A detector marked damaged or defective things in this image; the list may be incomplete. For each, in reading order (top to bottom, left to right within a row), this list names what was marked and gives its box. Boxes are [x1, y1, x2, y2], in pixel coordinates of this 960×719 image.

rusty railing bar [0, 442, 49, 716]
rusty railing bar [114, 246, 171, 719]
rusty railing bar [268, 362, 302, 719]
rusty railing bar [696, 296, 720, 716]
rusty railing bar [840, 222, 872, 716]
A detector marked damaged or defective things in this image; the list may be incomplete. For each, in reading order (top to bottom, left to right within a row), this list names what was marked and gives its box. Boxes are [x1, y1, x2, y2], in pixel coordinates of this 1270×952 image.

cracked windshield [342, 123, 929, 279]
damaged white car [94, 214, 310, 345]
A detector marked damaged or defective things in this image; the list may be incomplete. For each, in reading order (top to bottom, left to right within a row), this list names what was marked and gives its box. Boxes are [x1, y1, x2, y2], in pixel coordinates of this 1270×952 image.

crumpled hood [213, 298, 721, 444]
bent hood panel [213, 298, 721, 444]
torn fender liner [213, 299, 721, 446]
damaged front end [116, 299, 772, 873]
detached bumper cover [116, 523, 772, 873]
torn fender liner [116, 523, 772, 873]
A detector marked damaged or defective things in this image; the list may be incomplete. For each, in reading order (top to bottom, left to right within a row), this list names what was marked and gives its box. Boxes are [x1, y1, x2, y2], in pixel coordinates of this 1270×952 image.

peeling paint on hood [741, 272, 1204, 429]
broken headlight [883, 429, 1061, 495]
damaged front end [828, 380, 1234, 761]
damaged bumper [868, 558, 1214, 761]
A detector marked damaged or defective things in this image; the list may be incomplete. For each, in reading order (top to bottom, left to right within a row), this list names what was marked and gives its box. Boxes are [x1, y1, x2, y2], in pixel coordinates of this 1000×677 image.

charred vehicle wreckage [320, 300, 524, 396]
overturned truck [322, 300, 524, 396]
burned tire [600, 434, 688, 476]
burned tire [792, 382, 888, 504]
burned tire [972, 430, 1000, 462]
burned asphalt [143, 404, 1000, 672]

→ What the exercise asks
Can you render every line of the material above as a JSON list of strings, one string per line, with blank lines left out?

→ The answer
[
  "A detector marked damaged or defective things in this image; the list may be incomplete. For each, in reading order (top to bottom, left to right within a row), this list names what was marked and gives its box. Boxes are [x1, y1, x2, y2], in pixel coordinates of this 960×719 image.",
  "rusty railing bar [0, 442, 49, 716]",
  "rusty railing bar [114, 246, 171, 719]",
  "rusty railing bar [268, 362, 302, 719]",
  "rusty railing bar [696, 296, 720, 716]",
  "rusty railing bar [840, 222, 872, 716]",
  "A detector marked damaged or defective things in this image; the list may be incomplete. For each, in reading order (top to bottom, left to right within a row), this list names what was marked and gives its box. Boxes are [x1, y1, x2, y2], in pixel coordinates of this 1270×952 image.",
  "cracked windshield [342, 123, 929, 279]",
  "damaged white car [94, 214, 310, 345]",
  "A detector marked damaged or defective things in this image; the list may be incomplete. For each, in reading order (top to bottom, left to right within a row), this list names what was marked and gives its box. Boxes are [x1, y1, x2, y2], in pixel coordinates of this 1270×952 image.",
  "crumpled hood [213, 298, 721, 444]",
  "bent hood panel [213, 298, 721, 444]",
  "torn fender liner [213, 299, 721, 446]",
  "damaged front end [116, 299, 772, 873]",
  "detached bumper cover [116, 523, 772, 873]",
  "torn fender liner [116, 523, 772, 873]",
  "A detector marked damaged or defective things in this image; the list may be incomplete. For each, in reading order (top to bottom, left to right within a row), this list names what was marked and gives its box. Boxes are [x1, y1, x2, y2], in pixel coordinates of this 1270×952 image.",
  "peeling paint on hood [741, 272, 1204, 429]",
  "broken headlight [883, 429, 1061, 495]",
  "damaged front end [828, 380, 1234, 761]",
  "damaged bumper [868, 558, 1214, 761]",
  "A detector marked damaged or defective things in this image; the list may be incomplete. For each, in reading order (top to bottom, left to right within a row), this list names what was marked and gives its box. Boxes are [x1, y1, x2, y2], in pixel coordinates of this 1000×677 image.",
  "charred vehicle wreckage [320, 300, 524, 396]",
  "overturned truck [322, 300, 524, 396]",
  "burned tire [600, 434, 688, 476]",
  "burned tire [792, 382, 888, 504]",
  "burned tire [972, 430, 1000, 462]",
  "burned asphalt [143, 404, 1000, 672]"
]